The 17-Year Cicadas and Your Plants
May 18th, 2021
If you live in an urban setting or other more-populated/less-tree’d area, you may be wondering what all the hubbub is over Brood X cicadas, that bug that emerges en masse only once every 17 years.
It’s entirely possible you may not see (or hear) a one.
However, if you’re in an area where this family of cicadas laid eggs 17 years ago, you might be wondering if this spells the end of your landscape as you know it.
The short answer is no.
Although these bugs seem threatening and foreboding in their incredible numbers and screeching choruses, they do surprisingly little plant damage.
They don’t bite, they don’t sting, they don’t spread disease, and they don’t even eat leaves or fruits. That ranks them fairly low on the scale of insect mayhem.
“If you’re freaked out by bugs in general, you’ll really get freaked out by these,” says Dr. Jared Ali, a professor of entomology at Penn State University. “But cicadas look worse than they really are.”
Ali says the main landscape threat is from the bug’s egg-laying habit.
After mating, female cicadas use tiny saw-like appendages on their abdomens to cut slits in young tree branches. There they lay little white eggs in rows of 24 to 28 eggs, up to as many as 600 eggs total.
This cutting can cause branch tips to wilt or die from the egg-laying point outward, a condition known as “flagging.”
“The only trees to worry about are smaller ones, ones with quarter-inch to half-inch branches,” Ali says.
Cicadas lay eggs in about 80 different species of woody plants, including fruit trees, nut trees, oaks, maples, dogwoods, and hawthorns.

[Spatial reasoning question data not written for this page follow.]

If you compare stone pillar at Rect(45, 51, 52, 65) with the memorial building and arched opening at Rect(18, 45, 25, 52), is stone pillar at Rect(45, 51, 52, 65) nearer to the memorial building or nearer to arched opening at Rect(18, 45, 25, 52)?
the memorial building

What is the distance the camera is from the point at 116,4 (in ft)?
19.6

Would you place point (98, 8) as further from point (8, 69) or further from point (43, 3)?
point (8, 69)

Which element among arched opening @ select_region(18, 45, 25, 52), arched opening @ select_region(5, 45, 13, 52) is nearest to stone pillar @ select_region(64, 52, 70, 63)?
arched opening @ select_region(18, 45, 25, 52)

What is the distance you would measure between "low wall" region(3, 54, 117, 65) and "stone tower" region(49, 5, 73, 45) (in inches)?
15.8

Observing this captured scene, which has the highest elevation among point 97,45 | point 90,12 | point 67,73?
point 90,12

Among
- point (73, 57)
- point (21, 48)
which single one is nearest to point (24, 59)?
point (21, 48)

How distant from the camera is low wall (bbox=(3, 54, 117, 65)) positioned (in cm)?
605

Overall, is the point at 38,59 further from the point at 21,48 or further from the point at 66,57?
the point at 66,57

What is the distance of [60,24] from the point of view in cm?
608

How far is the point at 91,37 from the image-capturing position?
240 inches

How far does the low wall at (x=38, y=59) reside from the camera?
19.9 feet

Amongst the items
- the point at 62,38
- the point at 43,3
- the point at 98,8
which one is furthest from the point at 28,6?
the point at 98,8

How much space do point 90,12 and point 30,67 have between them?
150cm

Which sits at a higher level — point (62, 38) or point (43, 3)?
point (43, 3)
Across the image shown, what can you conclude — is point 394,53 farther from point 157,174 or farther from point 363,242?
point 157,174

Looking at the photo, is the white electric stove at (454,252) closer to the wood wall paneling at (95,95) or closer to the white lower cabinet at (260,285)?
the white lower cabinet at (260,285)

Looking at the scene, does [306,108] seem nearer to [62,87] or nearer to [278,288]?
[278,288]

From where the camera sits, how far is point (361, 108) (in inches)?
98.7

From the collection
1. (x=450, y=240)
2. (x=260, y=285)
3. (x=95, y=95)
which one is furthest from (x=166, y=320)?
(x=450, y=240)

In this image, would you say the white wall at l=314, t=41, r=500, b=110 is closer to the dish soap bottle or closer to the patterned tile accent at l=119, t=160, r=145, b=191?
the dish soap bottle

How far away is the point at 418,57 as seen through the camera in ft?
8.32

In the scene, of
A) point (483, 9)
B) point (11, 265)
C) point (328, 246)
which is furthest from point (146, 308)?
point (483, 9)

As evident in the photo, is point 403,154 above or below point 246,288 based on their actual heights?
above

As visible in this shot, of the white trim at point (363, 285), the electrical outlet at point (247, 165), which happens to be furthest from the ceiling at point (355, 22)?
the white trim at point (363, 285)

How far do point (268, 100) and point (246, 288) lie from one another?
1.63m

They have no interest in laying eggs in needled evergreens, and they also don’t lay eggs on or otherwise injure flowers or vegetables, although you may see them resting on those plants.
Larger trees, Ali says, can withstand slitting damage and probably aren’t going to show any significant damage.
To protect young or newly transplanted trees, wrap them in netting (with smaller than half-inch openings) or light-weight fabric row covers (usually used to drape over vegetables in the garden). Be sure to fasten the covering to the trunk so cicadas can’t get in from underneath.
If that’s not possible or if you decide to do nothing, most trees will recover even if some flagging damage occurs. Just prune off the dead ends, and new buds should eventually emerge from the remaining inner branch wood.
If you’re about ready to plant a new tree, another option is to wait until summer or early fall – after the cicadas have retreated back into the ground until 2038.
Ali advises against spraying.
“You’ll probably do more harm to yourself or to butterflies, bees, and other beneficial insects,” he says. “Besides, these are just going to fly around, do their thing, and die off in a few weeks.”
Cicada nymphs do feed on tree roots while they’re underground, but Ali says that causes negligible damage and is not worth treating either.
“If it were that harmful, all of the trees around us would be dead,” he says.
However, if you’re concerned about that, prune off the egg-laden branch sections and destroy them before nymphs hatch and burrow in.
Of course, this is all assuming the cicadas find your yard in the first place.
Cicada populations are largest near wooded areas and in areas with ample trees and shrubs that have been undisturbed for the last 17 years.
Cicadas don’t favor concrete-laden cities or housing developments in which the land was bulldozed, graded, and replanted from scratch in the last 17 years. Grading uproots the ground-dwelling cicada nymphs and interrupts their food source, which is primarily tree roots.
Cicadas look a bit like and are often confused with locusts.
They’re hard-shelled and about the size of a pinky tip, but a key distinguishing feature is their orangish-red bulging eyes.
That look and cicadas’ incessant screeching noise adds up to what Ali calls a “fear factor” that gives them their worst-than-deserved reputation.
The cicadas we’ll see from about mid-May through the end of June come from eggs laid the last time that Brood X – the mother of all cicada broods – hatched in 2004.
This particular brood inhabits most of central and eastern Pennsylvania as well as eastern states running from New York down to Georgia and as far west as Mississippi.
After 17 years underground, these cicadas emerge into the daylight through inch-wide holes. Soon after, they shed their skins, which you may see on the ground or attached to the bottom of tree trunks.
Cicada adults at first are soft and white, but their exoskeleton soon hardens and darkens. That’s when the males latch onto a surface (often a tree trunk) and begin making that loud, whirring, screeching noise, which is actually a mating call.
June is when it gets really noisy.
Mating time also is when a lot of adults are flying around, often bumping into people and objects since they don’t see well and are rather clumsy.
This whole scenario takes place over four to six weeks. Then the adults die, the newly hatched nymphs burrow into the ground, and nature’s white noise returns to the more subdued sound of crickets, bird-chirping, and lesser-populated annual “dog-day” cicadas.
On the plus side, cicadas do have one important redeeming quality… they’re an excellent food source.
Not only do birds, rodents, and even cats and dogs find cicadas to be a tasty snack, their rotting bodies decay into nutrients and organic matter that feeds soil microbes.